The policy adopted by Chicago's Cardinal Joseph Bernardin goes beyond legal requirements, setting up an independent board to investigate accusations of child molesting among the clergy. It establishes a 24-hour toll-free hot line to receive complaints and stipulates that allegations must be reported to a state agency handling child-abuse cases.
In its comprehensiveness, the Chicago policy is a laudable model for other dioceses, including Baltimore's -- but it has been a long time in coming.
One cannot avoid the conclusion that, without the civil suits filed by aggrieved parents, the financial pressure of mounting damage awards and out-of-court settlements and the zealous probing by the press, this scandal would have remained hidden under the rock of official church secrecy.
Just how big a scandal is it?
Jason Berry, a New Orleans-based journalist (and practicing Roman Catholic) who devoted much of the last eight years to uncovering layers of clerical obfuscation across the United States, has just published a book on his findings that should be required reading for laity and clergy alike -- especially the bishops.
In "Lead Us Not Into Temptation -- Catholic Priests and the Sexual Abuse of Children," Mr. Berry provides as authoritative an account as now exists of the extent of the problem.
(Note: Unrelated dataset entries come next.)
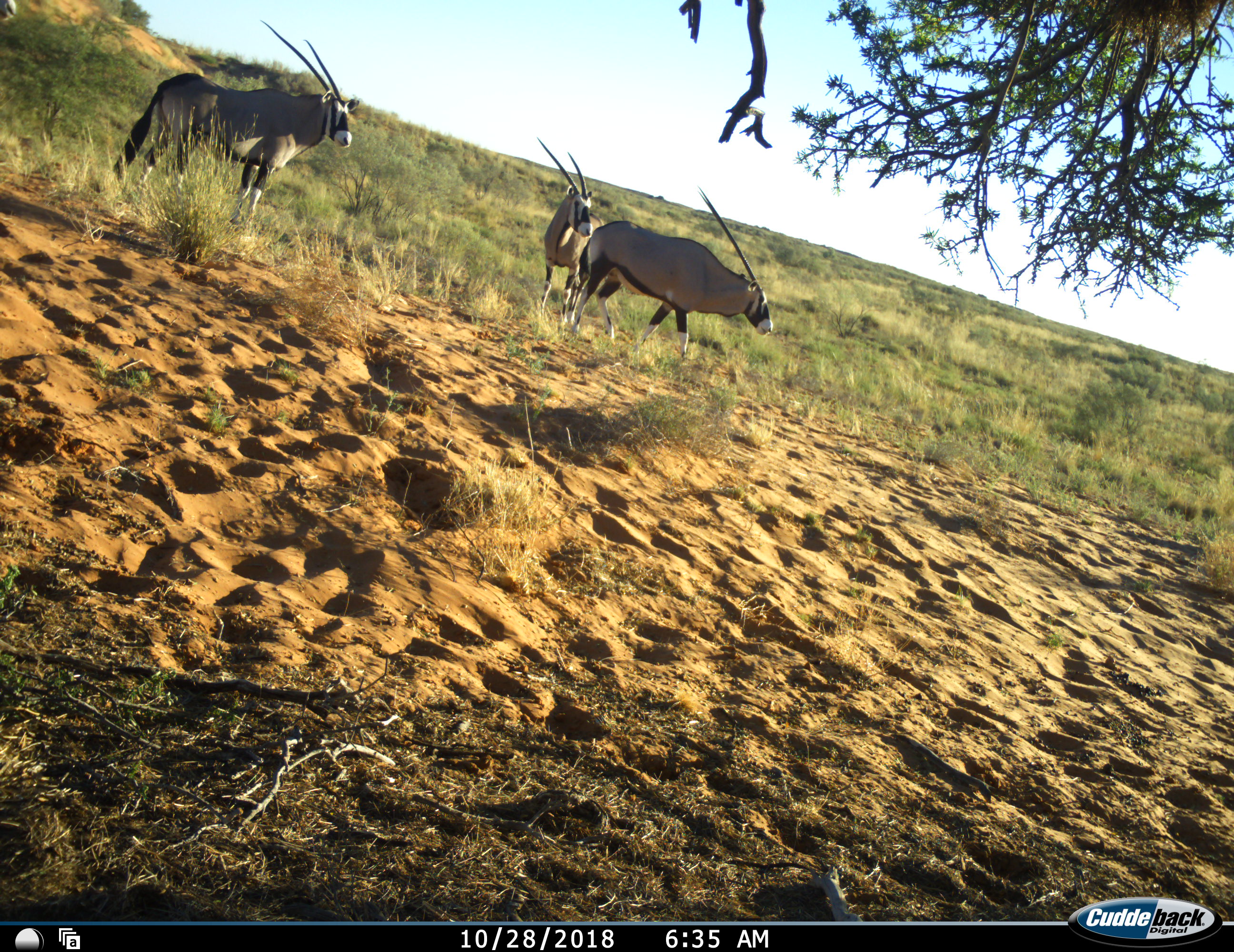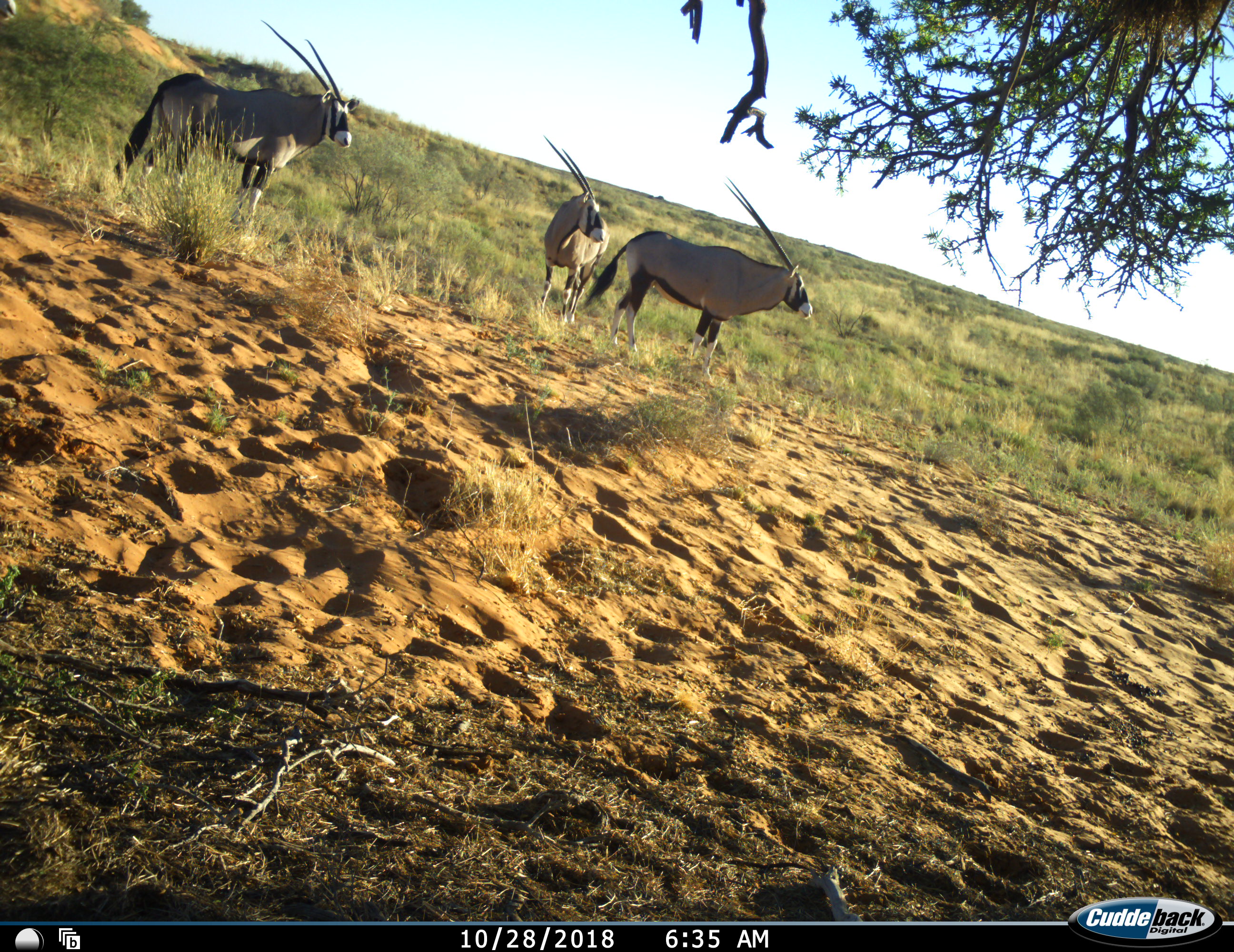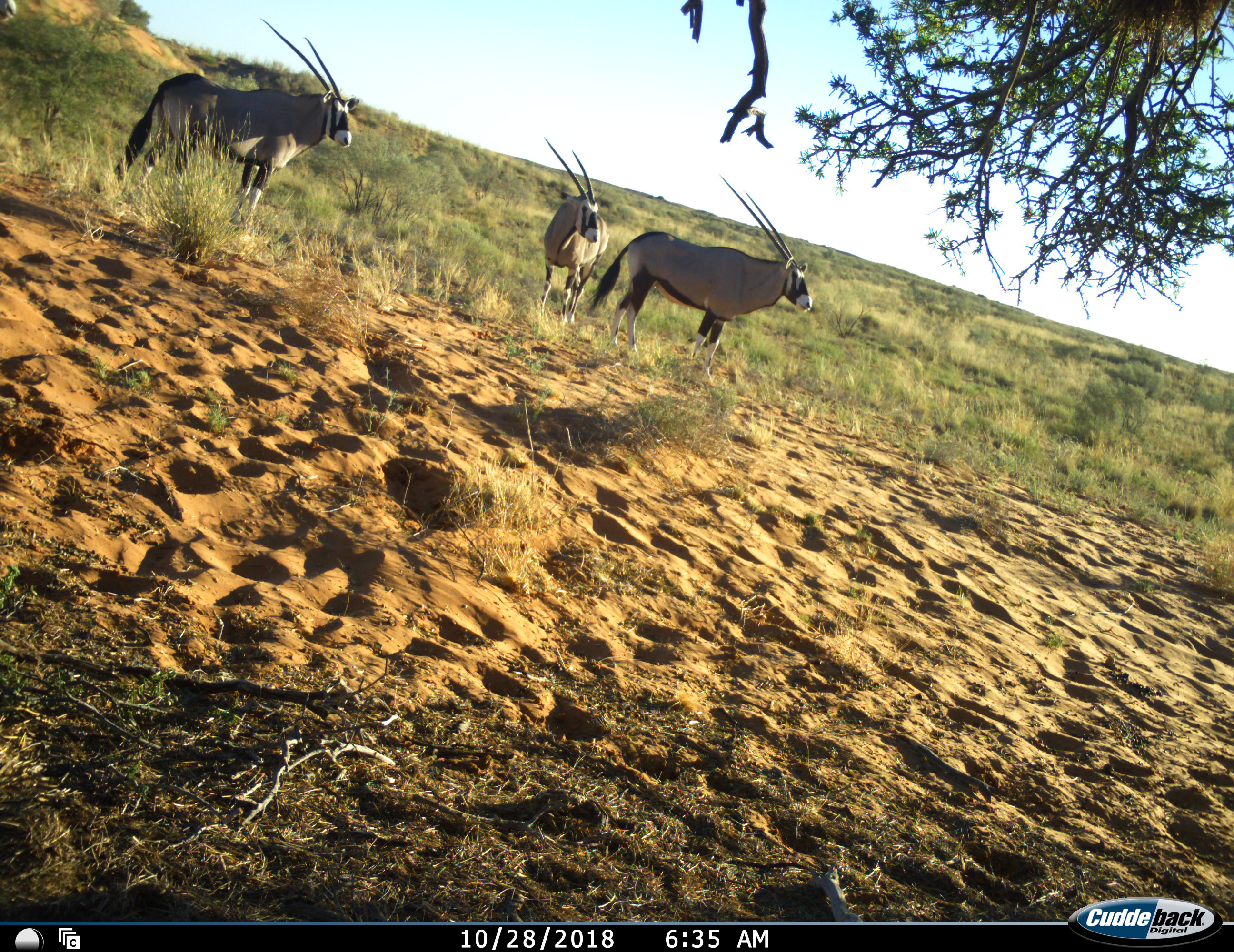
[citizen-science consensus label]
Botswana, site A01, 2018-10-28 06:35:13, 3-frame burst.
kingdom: Animalia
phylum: Chordata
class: Mammalia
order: Artiodactyla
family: Bovidae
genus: Oryx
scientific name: Oryx gazella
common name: gemsbok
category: gemsbokoryx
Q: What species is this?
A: Gemsbokoryx (gemsbok) (Oryx gazella).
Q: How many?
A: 3.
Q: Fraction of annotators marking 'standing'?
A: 100%.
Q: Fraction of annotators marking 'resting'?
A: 0%.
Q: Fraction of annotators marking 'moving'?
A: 10%.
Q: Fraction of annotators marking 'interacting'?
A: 0%.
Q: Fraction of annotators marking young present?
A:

"Between 1983 and 1987," he writes, "more than two hundred priests or religious brothers were reported to the Vatican Embassy [in Washington] for sexually abusing youngsters, in most cases teen-age boys -- an average of nearly one accusation week in those four years alone.
"In the decade of 1982 to 1992, approximately four hundred priests were reported to church or civil authorities for molesting youths. The vast majority of these men had multiple victims."
Sad and shocking as such revelations are, there is another fact that raises the issue to the level of a crisis that can't be ignored by the National Conference of Catholic Bishops or by the Vatican. "By 1992," Mr. Berry reports, "the church's financial losses -- in victims' settlements, legal expenses, and medical treatment of clergy -- had reached an estimated $400 million."